Please write out the rows below again, swapping "camera" for "viewer" wherever it occurs and leaving everything else unchanged.

• Information shown:

• • • • • • •

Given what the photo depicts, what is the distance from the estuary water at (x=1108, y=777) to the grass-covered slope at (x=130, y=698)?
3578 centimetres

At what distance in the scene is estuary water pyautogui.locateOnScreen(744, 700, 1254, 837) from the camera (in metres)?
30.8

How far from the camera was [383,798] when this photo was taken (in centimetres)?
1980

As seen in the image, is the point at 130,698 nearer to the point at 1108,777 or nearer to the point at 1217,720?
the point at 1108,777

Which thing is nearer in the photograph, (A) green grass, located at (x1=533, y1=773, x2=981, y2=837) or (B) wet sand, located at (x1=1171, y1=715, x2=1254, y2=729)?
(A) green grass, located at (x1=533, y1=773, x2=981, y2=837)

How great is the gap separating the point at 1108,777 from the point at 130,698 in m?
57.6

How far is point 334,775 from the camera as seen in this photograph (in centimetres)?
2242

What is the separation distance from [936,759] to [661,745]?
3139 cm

• • • • • • •

• Exercise output:
Given what the photo depicts, what is the distance from the estuary water at (x=1108, y=777) to the grass-covered slope at (x=130, y=698)?
3578 centimetres

At what distance in the scene is estuary water pyautogui.locateOnScreen(744, 700, 1254, 837) from the viewer (in metres)?
30.8

How far from the viewer was [383,798] when this photo was taken (in centimetres)?
1980

As seen in the image, is the point at 130,698 nearer to the point at 1108,777 or nearer to the point at 1217,720?
the point at 1108,777

Which thing is nearer in the photograph, (A) green grass, located at (x1=533, y1=773, x2=981, y2=837) or (B) wet sand, located at (x1=1171, y1=715, x2=1254, y2=729)?
(A) green grass, located at (x1=533, y1=773, x2=981, y2=837)

How great is the gap separating the point at 1108,777 from the point at 130,698 in m?
57.6

How far is point 334,775 from the viewer as seen in this photograph (in centimetres)?
2242

What is the separation distance from [936,759] to [661,745]?
3139 cm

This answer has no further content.